The majority of Americans receive health care through an employer-provided health plan, new Census Bureau data shows. But thanks to rising premium costs and ever-increasing deductibles, health coverage — even if your employer covers part of your tab — can easily feel more financially burdensome than beneficial.
Annual premiums rose most significantly for employer-provided family plans in 2016, according to a survey released Wednesday by the Kaiser Family Foundation. The average annual workplace family health premium rose to $18,142 in 2016, a 3% increase. This is a slowdown from last year’s 4% hike, but family premiums are still 58% higher than they were just a decade ago.
But sticker prices on annual health plan premiums — $18,142 for families and $11,480 for individuals — only tell half the story.
Employers commonly make contributions toward their workers’ health care premiums. But employers have contributed less and less to annual premium costs over the last decade, leaving families footing larger portions of their coverage. For example, workers now pay 78% more in annual premium contributions for family coverage than in 2006, according to Kaiser.
Here are other ways rising health costs are impacting consumers:
Out-of-pocket costs continue to soar. In 2016, 29% of all workers were in high-deductible plans, up from 20% in 2014. The average annual deductible for individuals climbed 12% year-over-year to $1,478. Families endured even higher out-of-pocket costs.
Premiums have also outpaced inflation and earnings increases over the past five years, 6% and 11%, respectively, according to Kaiser’s report.
What you can do to save if you have a high-deductible health plan.
Look at more than just the sticker price
Plan premiums can be deceiving. Even if a plan’s premium looks more affordable, it will likely have a higher deductible, meaning your out-of-pocket costs could be much more in the long run. Sophie Stern of Enroll America, a health care advocacy nonprofit, recommends reading plan offerings closely before you sign up.

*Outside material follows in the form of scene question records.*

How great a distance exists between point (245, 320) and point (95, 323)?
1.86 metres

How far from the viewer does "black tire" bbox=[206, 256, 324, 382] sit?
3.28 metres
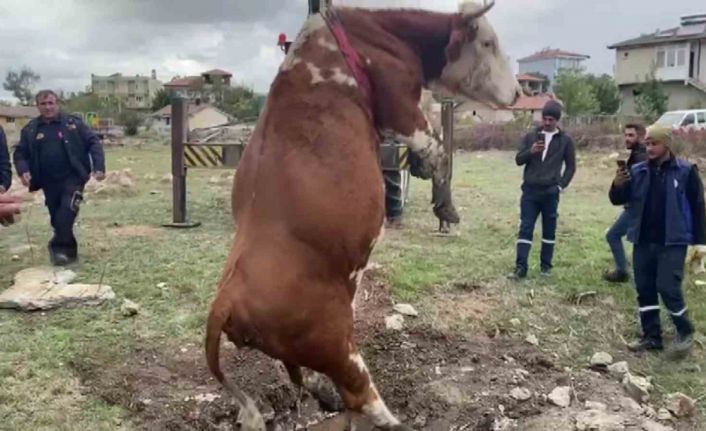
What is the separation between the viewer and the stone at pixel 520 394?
5027mm

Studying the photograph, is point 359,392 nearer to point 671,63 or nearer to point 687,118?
point 687,118

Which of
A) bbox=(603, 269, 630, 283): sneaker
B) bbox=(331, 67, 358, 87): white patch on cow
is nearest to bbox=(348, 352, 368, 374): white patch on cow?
bbox=(331, 67, 358, 87): white patch on cow

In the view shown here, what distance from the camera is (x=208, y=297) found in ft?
22.8

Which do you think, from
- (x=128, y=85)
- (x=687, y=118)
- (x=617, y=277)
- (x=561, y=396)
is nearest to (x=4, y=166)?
(x=561, y=396)

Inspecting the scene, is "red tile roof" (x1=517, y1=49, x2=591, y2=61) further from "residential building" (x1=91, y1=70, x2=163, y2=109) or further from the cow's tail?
the cow's tail

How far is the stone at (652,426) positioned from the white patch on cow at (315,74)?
2.84 metres

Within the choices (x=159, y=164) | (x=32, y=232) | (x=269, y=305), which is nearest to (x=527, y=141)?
(x=269, y=305)

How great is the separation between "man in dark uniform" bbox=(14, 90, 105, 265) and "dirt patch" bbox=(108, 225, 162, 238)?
146 centimetres

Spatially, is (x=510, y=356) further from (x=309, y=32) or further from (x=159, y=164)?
(x=159, y=164)

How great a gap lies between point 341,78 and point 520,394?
266cm

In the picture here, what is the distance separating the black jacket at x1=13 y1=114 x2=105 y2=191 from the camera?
26.9 ft

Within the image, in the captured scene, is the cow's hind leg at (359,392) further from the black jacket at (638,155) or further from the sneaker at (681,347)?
the black jacket at (638,155)

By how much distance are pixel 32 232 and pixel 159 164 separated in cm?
1531

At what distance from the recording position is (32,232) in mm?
10383
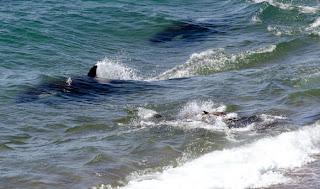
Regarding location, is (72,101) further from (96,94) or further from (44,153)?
(44,153)

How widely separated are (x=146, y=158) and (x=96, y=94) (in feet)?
16.8

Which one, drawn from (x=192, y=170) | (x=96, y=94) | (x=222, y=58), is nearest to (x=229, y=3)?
(x=222, y=58)

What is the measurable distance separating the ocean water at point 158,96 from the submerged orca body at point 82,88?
6 centimetres

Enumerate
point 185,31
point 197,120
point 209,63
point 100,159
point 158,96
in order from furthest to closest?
point 185,31
point 209,63
point 158,96
point 197,120
point 100,159

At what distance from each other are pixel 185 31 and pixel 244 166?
585 inches

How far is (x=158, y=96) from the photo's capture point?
14891mm

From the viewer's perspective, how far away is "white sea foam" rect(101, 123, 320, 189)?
29.7ft

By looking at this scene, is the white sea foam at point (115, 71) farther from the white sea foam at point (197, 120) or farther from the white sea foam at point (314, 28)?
the white sea foam at point (314, 28)

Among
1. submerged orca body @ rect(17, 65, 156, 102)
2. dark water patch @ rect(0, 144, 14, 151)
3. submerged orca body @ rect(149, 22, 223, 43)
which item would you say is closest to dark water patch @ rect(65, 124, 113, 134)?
dark water patch @ rect(0, 144, 14, 151)

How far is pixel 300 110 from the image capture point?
13.2 m

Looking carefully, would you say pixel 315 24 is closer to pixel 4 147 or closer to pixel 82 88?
pixel 82 88

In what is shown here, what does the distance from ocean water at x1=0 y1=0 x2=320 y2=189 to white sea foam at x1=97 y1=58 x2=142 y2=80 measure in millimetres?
68

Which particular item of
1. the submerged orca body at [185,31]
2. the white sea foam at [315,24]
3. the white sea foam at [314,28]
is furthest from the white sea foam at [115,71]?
the white sea foam at [315,24]

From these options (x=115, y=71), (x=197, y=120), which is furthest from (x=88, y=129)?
(x=115, y=71)
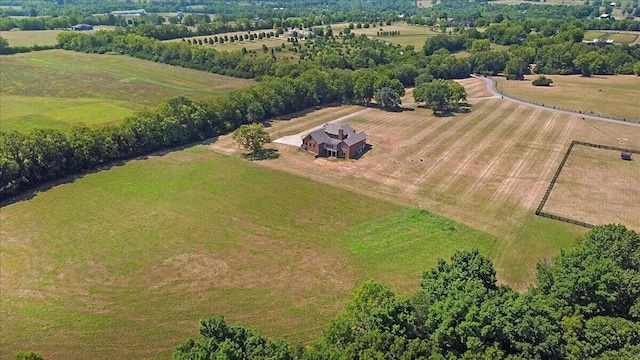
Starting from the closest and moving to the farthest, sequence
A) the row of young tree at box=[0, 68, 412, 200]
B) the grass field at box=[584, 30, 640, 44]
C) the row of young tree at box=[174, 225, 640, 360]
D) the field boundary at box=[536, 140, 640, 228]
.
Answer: the row of young tree at box=[174, 225, 640, 360], the field boundary at box=[536, 140, 640, 228], the row of young tree at box=[0, 68, 412, 200], the grass field at box=[584, 30, 640, 44]

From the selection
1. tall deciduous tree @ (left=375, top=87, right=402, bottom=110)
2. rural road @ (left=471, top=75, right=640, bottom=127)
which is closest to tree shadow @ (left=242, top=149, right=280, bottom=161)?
tall deciduous tree @ (left=375, top=87, right=402, bottom=110)

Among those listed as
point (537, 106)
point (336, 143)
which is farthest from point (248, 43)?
point (336, 143)

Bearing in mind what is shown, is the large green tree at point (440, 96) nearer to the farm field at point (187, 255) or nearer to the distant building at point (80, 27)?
the farm field at point (187, 255)

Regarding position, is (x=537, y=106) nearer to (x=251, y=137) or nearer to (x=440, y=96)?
(x=440, y=96)

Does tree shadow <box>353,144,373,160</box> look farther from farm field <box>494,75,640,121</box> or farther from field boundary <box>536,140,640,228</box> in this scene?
farm field <box>494,75,640,121</box>

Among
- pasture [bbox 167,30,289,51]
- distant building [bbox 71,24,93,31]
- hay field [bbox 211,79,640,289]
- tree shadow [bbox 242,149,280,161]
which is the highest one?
distant building [bbox 71,24,93,31]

“First and foremost employees should reach out to their employer to gain a better understanding of their plan options and covered benefits, including how much they will have to pay out of pocket for their health care,” Stern says. “If already enrolled in coverage, employees can also contact their insurance company directly.”
Take advantage of health savings accounts
If your deductible is higher than $1,250 for individuals or $2,500 for families, you likely have access to a health savings account (HSA). HSAs let workers set aside pre-tax dollars for medical expenses. Some employers provide Health Reimbursement Arrangements (HRAs), in which case the employer would reimburse its employees for out-of-pocket medical expenses and individual health insurance premiums.
Sign up for a health risk assessment or biometric screening
Many large firms offer financial incentives like cash, reduced premiums, and other benefits for undergoing a health risk assessment or biometric screening. Kaiser found that most large firms offer health risk assessments (54%) and biometric screenings (53%) for workers. Health risk assessments ask questions about your medical history, health status, and lifestyle, while biometric screenings measure things like body weight, cholesterol, blood pressure, stress, and nutrition.
Some things in health care are free
Under the Affordable Care Act, many preventative care services are free to you. Be certain to make sure they are coded properly at your doctor’s billing office so you are not incorrectly billed.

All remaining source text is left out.